What is expected: Would you repeat word for word the lines of the listing that follows, from the one with "f:id:mu-chan2017:20170428221123j:plain" up to and including the one with "صباحكم سكر بالخط", and leave out the images?

Data for processing:
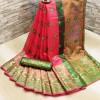 Gajari color Soft & Silky Weaving Jequard work saree
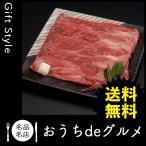 お取り寄せ グルメ ギフト 肉惣菜 肉料理 すき焼き 家 ご飯 巣ごもり 食品 肉惣菜 肉料理 すき焼き くまもとの味彩牛 すきやき・しゃぶしゃぶ肉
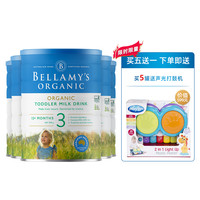 BELLAMY'S 贝拉米 婴幼儿配方有机牛奶粉3段900gx5罐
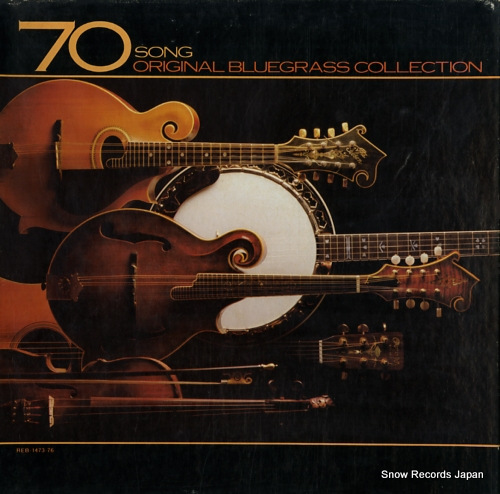 V/A 70 song original bluegrass collection REB-1473-76 - front cover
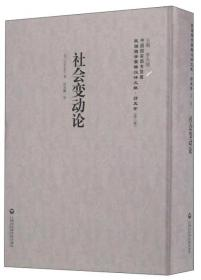 社会变动论/民国西学要籍汉译文献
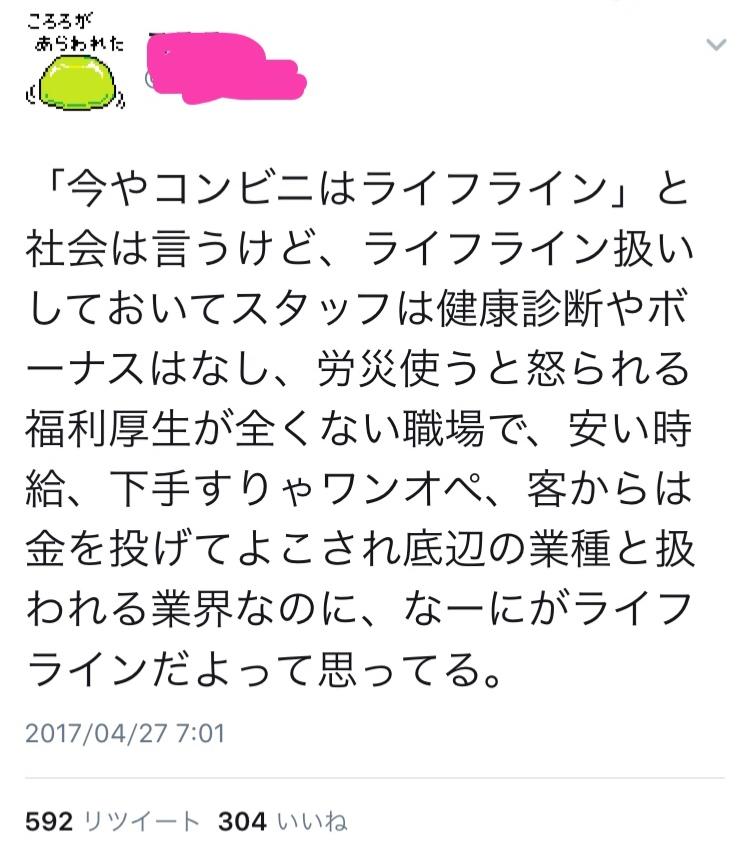 f:id:mu-chan2017:20170428221123j:plain
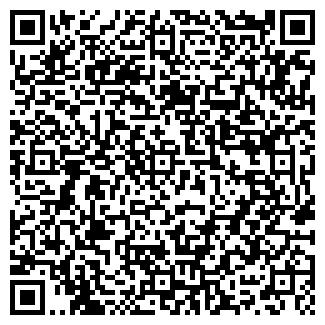 QR-код с контактной информацией организации АЭРОПОРТ ЧИТА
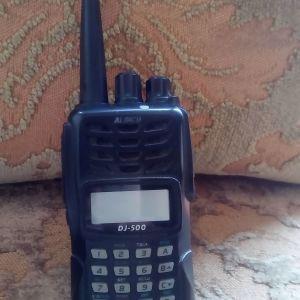 VHF-UHF
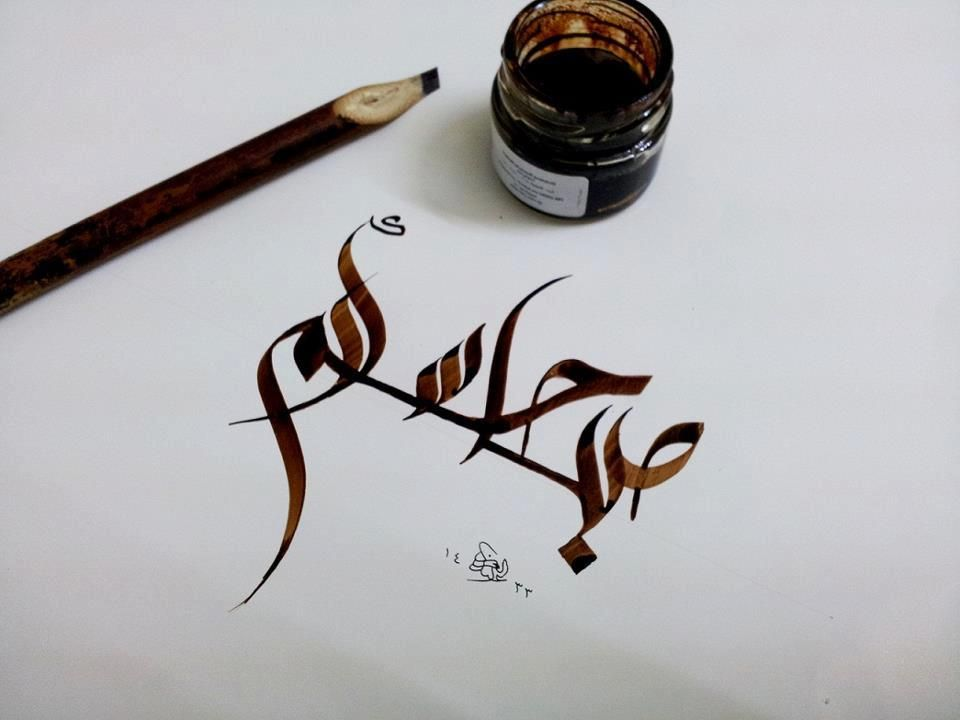 صباحكم سكر بالخط السنبلي للخطاط عبد العزيز الرشيدي Islamic Art Calligraphy Arabic Calligraphy Art Islamic Calligraphy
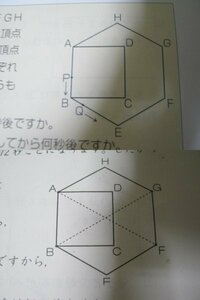 中学受験 算数の図形の問題です。教えてください。 カラーの図などで説明してくださたら尚嬉しいです。 問題  1辺の長さが6センチの正方形ABCDと正六角形ABEFGHを上の図のように組み合わせた図形があります。 点Pは頂点Awo出発して正方形の周りを毎秒3㎝の速さで 点Qは頂点Aを出発して正六角形の周りを毎秒2㎝の速さで それぞれ矢印の方向に動きます。2つの点は同時に出発してどちらも...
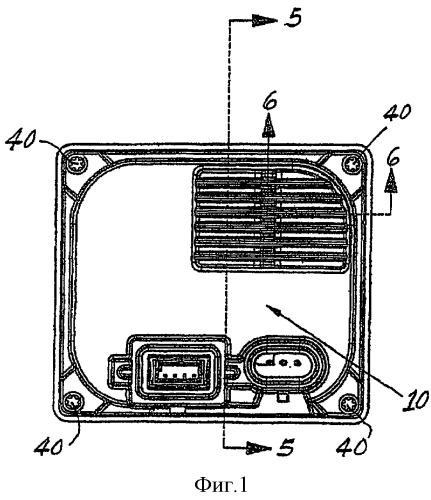 Корпус для электронного балластного сопротивления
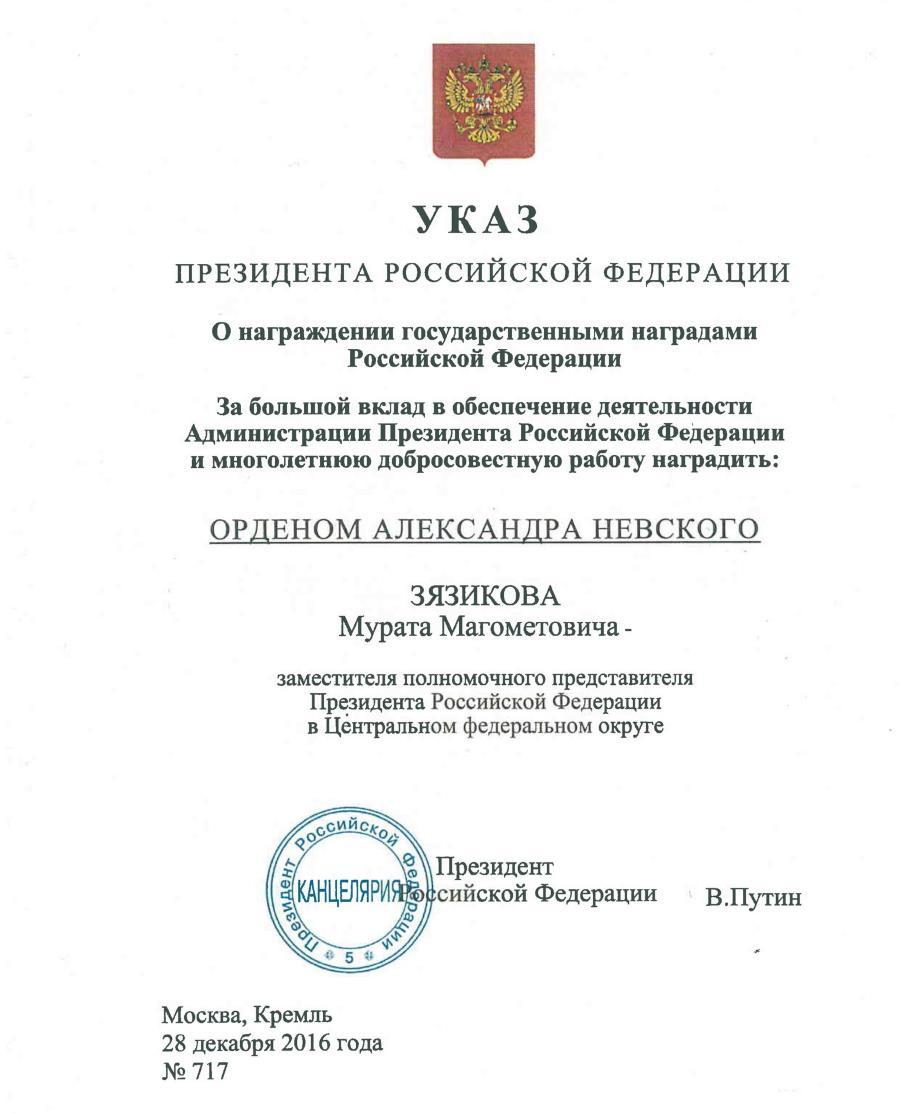 ответ Татьяна указ президента о награждении государственными наградами сентябрь 2016 ваши вещи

Answer to this problem:
 f:id:mu-chan2017:20170428221123j:plain
 QR-код с контактной информацией организации АЭРОПОРТ ЧИТА
 VHF-UHF
 صباحكم سكر بالخط السنبلي للخطاط عبد العزيز الرشيدي Islamic Art Calligraphy Arabic Calligraphy Art Islamic Calligraphy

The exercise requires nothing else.